成長期の横山君と相変わらずの一之瀬さん
このお話で最終話です。
が、完全に蛇足です。ただ、どうにも締まりがなかったのであえて足を書きました。
拙作にも関わらず、最後までご覧頂きありがとうございました。
気がつけば、寒さが厳しい季節も半ばになっていた。
学園祭から半年近くの間、僕は毎日のように体が引き裂かれるかと思う様な成長痛に悩まされ、体に合わなかった制服があっという間にぴったりになり、さらにまだまだ身長が伸びそうで、母親が裾上げしていたズボンを直してくれるほどだった。
対する一之瀬さんは、相変わらずあまり大きくないままで、そんな僕にしょっちゅう絡んでくる。
そう、しょっちゅう絡んでくるのだ。
クラスで。
毎日のように僕に絡んでは、のらりくらりとかわされ地団駄を踏む一之瀬さんを見守るのが最早クラスの風物詩になっていた。

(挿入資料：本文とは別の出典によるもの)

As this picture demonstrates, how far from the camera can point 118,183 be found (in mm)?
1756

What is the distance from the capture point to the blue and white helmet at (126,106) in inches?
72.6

何時の間にやら、僕への風当たりは全くなくなり、気がつけば自然とクラスに馴染んでいた。
それにふと気がついた時には、嬉しくもどこか面映ゆい思いをしていたが、高橋君から「僕と一之瀬さんが付き合っている」という噂を聞かされた時には、学園祭以来、僕に対して特に何も言ってこない加瀬君や、今まで通りに話しかけてくれる立花君に尊敬の念を抱かずにはいられなかった。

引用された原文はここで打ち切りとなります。